Click the original queue and navigate to the Dead-letter queue tab. The DLQ is linked to the original queue with a maximum of 3 retries.

For testing purposes, create a new receiveMessagesWithoutDeleteLimitedVisibilityTimeout endpoint. A message will be processed, but the Visibility Timeout (the time a client gets to process the message) is set to 5 seconds instead of 30 seconds.

Send a message to the queue and invoke the above endpoint with at least 5 seconds time in between. The fourth time, an error is received when processing the message because the code is not very robust. More important is to notice that the message has been moved to the DLQ, as can be seen in the AWS console.

8. Long Polling

A best practice when using SQS is to make use of Long Polling. With Long Polling the client will wait a certain amount of time when during the start of the poll no message was available in the queue. This is a more efficient way of polling queues and will reduce your costs. Enabling Long Polling is similar as you did with the DLQ Redrive Policy. You create a queue, and with the help of the SetAttributesRequest, you set the parameter RECEIVE_MESSAGE_WAIT_TIME_SECONDS to e.g. 20 seconds.

The queue must support Long Polling and from the client side, you also need to configure that Long Polling needs to be used. The only difference compared to the receiveMessagesWithDelete method, is that during creating the ReceiveMessageRequest, the waitTimeSeconds is set.

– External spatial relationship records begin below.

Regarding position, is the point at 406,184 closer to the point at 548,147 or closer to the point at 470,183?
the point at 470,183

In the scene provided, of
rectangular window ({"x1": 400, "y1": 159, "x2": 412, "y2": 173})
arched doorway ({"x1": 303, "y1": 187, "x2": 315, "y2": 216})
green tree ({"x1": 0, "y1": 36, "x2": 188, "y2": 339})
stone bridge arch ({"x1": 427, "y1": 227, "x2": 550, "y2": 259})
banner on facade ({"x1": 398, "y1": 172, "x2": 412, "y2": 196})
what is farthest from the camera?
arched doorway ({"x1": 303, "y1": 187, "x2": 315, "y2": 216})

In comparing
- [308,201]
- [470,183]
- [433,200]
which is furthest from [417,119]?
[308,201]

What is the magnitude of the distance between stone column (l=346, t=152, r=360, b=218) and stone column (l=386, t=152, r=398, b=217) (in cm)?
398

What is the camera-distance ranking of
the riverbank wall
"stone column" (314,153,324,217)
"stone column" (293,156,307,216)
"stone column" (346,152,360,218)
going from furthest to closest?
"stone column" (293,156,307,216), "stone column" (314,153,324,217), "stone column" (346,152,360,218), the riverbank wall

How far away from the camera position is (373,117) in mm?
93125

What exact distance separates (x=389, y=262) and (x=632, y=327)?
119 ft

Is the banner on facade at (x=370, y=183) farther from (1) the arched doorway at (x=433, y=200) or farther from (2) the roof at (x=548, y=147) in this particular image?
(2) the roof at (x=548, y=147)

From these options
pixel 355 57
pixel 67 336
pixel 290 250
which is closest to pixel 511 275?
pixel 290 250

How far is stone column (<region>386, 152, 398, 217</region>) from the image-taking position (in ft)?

Open a terminal and create the queue and invoke the receiveMessagesWithLongPolling endpoint.

Open another terminal window and send a message to the queue within 20 seconds after invoking the receiveMessagesWithLongPolling endpoint. You will notice that the message is processed immediately.

9. Delete Queue

Deleting a queue can be done by means of a DeleteQueueRequest.

Invoking the deleteQueue endpoint will remove the queue. There is also a deleteDLQ endpoint available for removing the DLQ in the sources at GitHub.

10. Troubleshooting

This section contains some problems that were encountered during the creation of this blog.

Once, it was forgotten to add the queue URL for a request builder. This will throw the following exception.

This exception can have numerous causes, see this url for a list.

As mentioned before, you need to wait 60 seconds before creating a queue with an identical name as a previously deleted queue. The error is quite clear about this.

11. Conclusion

In this post, you learned how to use the AWS SDK for Java for creating SQS queues, sending and receiving messages, and some extra features of SQS. It is quite easy to do all of this programmatically.